Dom--) Un acquis certainement, une définition qui a permis à L'Europe de dominer le monde par la force. Ce qui pour l'Européen est certainement un bien. Est-ce que l'humanisme européen est violent et conquérant? je ne sais pas.
Andrem--) Tu définis très bien ce qu'est le "Naturel" pour la culture européenne, une ennemie, puisqu'elle n'en fait pas partie.
Marc--) Ne pas oublier que al patate et la tomate sont issues de la même plante séparée par les Nahuatl. Il y a des méthodes qui favorisent la vie et d'autres qui la détruisent. Mais je me méfie d'un bon Naturel contre un mauvais artificiel, ou mauvais culturel...

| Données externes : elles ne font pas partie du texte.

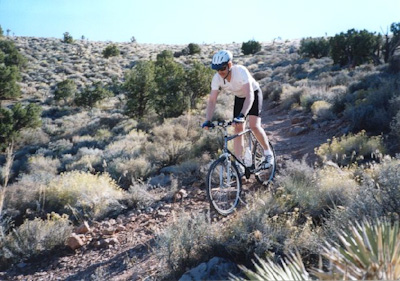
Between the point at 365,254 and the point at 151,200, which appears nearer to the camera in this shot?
the point at 365,254

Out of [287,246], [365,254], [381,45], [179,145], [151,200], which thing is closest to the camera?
[365,254]

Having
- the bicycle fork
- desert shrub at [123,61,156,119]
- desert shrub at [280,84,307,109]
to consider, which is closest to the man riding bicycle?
the bicycle fork

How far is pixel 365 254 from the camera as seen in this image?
1.94m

Ah? Tout le monde est d'accord pour dire que l'homme n'est pas bon?
Est-ce qu'il est comme le rat: Au sein d'un groupe de 6 rats places ensembles dans une cage, il y a toujours 2 dominants, 2 domines, 2 independants?

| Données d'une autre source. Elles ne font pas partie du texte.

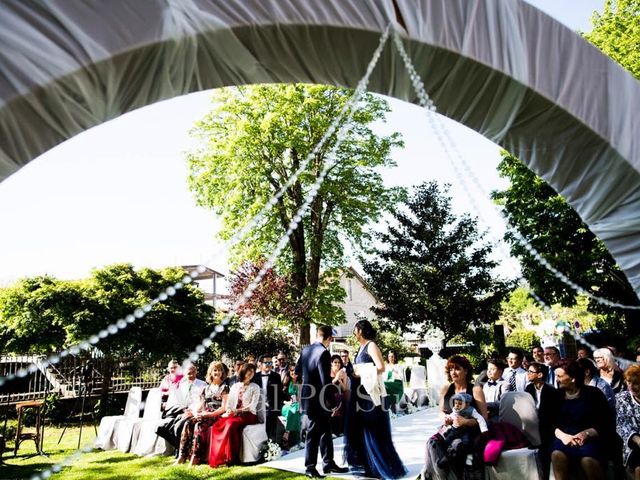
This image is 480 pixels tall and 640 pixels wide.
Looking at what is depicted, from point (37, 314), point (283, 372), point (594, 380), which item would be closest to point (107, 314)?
point (37, 314)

J'ai toute lhistoire contre moi mais je dis que non. Qu'il n'y a pas de mechants et de dominateurs. Il n'y a que des personnes blessees. On domine pour exister, pour faire aux autres ce qu'on a subi et ainsi exorciser cette souffrance (C'est comme les enfants battus qui battent a leur tour leurs enfants), on domine pour echapper a sa souffrance. On est megalo parce qu'on a besoin de reconnaissance, et que sans ca, on se deteste.
Et pour dominer on peut utiliser n'importe quoi, de la religion a la politique, du catholiscisme au communisme, qui sont tous les deux de magnifiques idees de partage, et finissent par etre utilises pour envoyer des millions de gens a la mort, justifier l'extermination de population entieres.
L'homme est bon, le systeme communiste est bon, meme la religion est bonne, je vis dans le monde des bisounours et j'assume, moi.
Déjà, pour travaux pratiques sur la question, ne pas oublier qu'il n'existe ni pensée occidentale ni pensée orientale.
Il y a des Orients et des Occidents, et certains d'entre eux d'ailleurs se mélangent, et dans chacun d'entre eux il existe des pensées diverses et antagonistes parfois. A nous de puiser ici et là ce qui nous permet de dénouer nos emmêlements.
Alors la question du naturel, dont on sait qu'elle revient au galop, forcément, chacun la regarde avec sa lorgnette. Même si nous finissons un jour par mettre le feu à la planète, par l'empoisonner, et par nous jeter nous mêmes dans ce néant, la Terre imperturbable continuera à tourner autour du soleil avec tout le naturel qui convient pendant cinq milliards d'années, plus ou moins dix minutes comme d'hab.
Ce n'est pas la planète qu'il faut sauver, mais l'homme qui vit dessus. Ce ne sont pas les espèces multiples qui vivent sur la planète qu'il faut sauver, mais l'homme qui survit grâce à elles. Ce n'est pas l'air qu'il faut protéger de la pollution mais nos poumons qui avalent cet air.
Et si nous décidons que l'homme est un méchant qui mérite de disparaître, alors nous devenons complices des pollueurs, des recracheurs, des gaziers à effet de serre, et de toutes ces choses incorrectes et dénonçables.
Pour moi, quelque soit le sens, la "culture" fait toujours référence à "cultiver".. comme pour une plante, la culture d'un homme est liée à la façon dont il a été élevé, avec plus ou moins d'eau, plus ou moins d'engrais, plus ou moins d'influence extérieure, plus ou moins d'influence de la nature..
Un peuple, une culture, une nature.
Du coup, ce qui est naturel pour l'un ne l'est pas (forcément) pour l'autre.
L'Homme bon ? L'homme pas bon? Et le libre arbitre?...Cadeau? Pas Cadeau?
Avec La Mediatisation a outrance ,on nous parle plus des horreurs de ce Monde Que Des belles Experiences qui l'habite encore!!
Alors Franchement ,au risque de passer pour une Utopiste!(ce que je prend comme un compliment!) Vive la vie et le libre arbitre!!!!!!!!La Nature sauvegarde en son sein encore des tresors ..a nous de les preserver en CONSCIENCE!!!!!!!!
Et ceci avec toutes nos differences! Sans doute est cela la vraie definition du Racisme: Accepter l'autre dans sa difference!!!!!!!